» **Passage provided**:
_ _ _ _ _

# Seamonkey version mismatch 2.6.1 vs 2.11



## Maelstorm (Aug 7, 2012)

I seem to have discovered a problem with the Seamonkey port.  When looking at the ports on the website, it shows Seamonkey 2.11.  However, when I download the binary package with pkg_add -rK seamonkey, I get Seamonkey 2.6.1.


----------



## shepper (Aug 7, 2012)

The package you get depends on the version of FreeBSD you are running and is further modified as to whether the repository site is set to -release, -stable or -current.  The website has the latest version.  Browse the ports section of ftp://ftp.freebsd.org.  For more info the handbook section on adding software is helpful.


----------



## Maelstorm (Aug 7, 2012)

So how does one get the binary port of the latest version then?  Do I have to build it myself?  This desktop thing is new to me as I'm used to dealing with servers.


----------



## SirDice (Aug 7, 2012)

Set your PACKAGESITE to the -stable package directory. By default you're getting the -release packages. They are never updated.


----------



## Maelstorm (Aug 7, 2012)

_ _ _ _ _

» **Recorded information**:
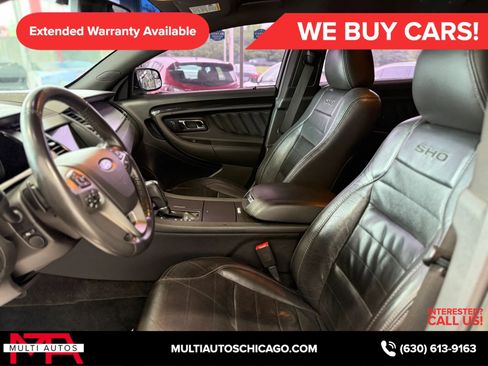 Used 2016 Ford Taurus SHO AWD/4WD image 29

_ _ _ _ _

» **Problems to work on**:
1: Please reproduce a stretch of the Seamonkey thread verbatim, beginning at the words "# Seamonkey version" and stopping after "shepper (Aug 7, 2012)".
2: In the Seamonkey thread, turn the paragraph beginning "The package you get depends" into a short bulleted list that keeps its main facts.

» **Exercise results**:
1:
# Seamonkey version mismatch 2.6.1 vs 2.11



## Maelstorm (Aug 7, 2012)

I seem to have discovered a problem with the Seamonkey port.  When looking at the ports on the website, it shows Seamonkey 2.11.  However, when I download the binary package with pkg_add -rK seamonkey, I get Seamonkey 2.6.1.


----------



## shepper (Aug 7, 2012)

2:
- The package you get depends on your FreeBSD version.
- It also depends on whether the repository site is set to -release, -stable or -current.
- The website shows the latest version.
- Browse the ports section of ftp://ftp.freebsd.org.
- The handbook section on adding software gives more information.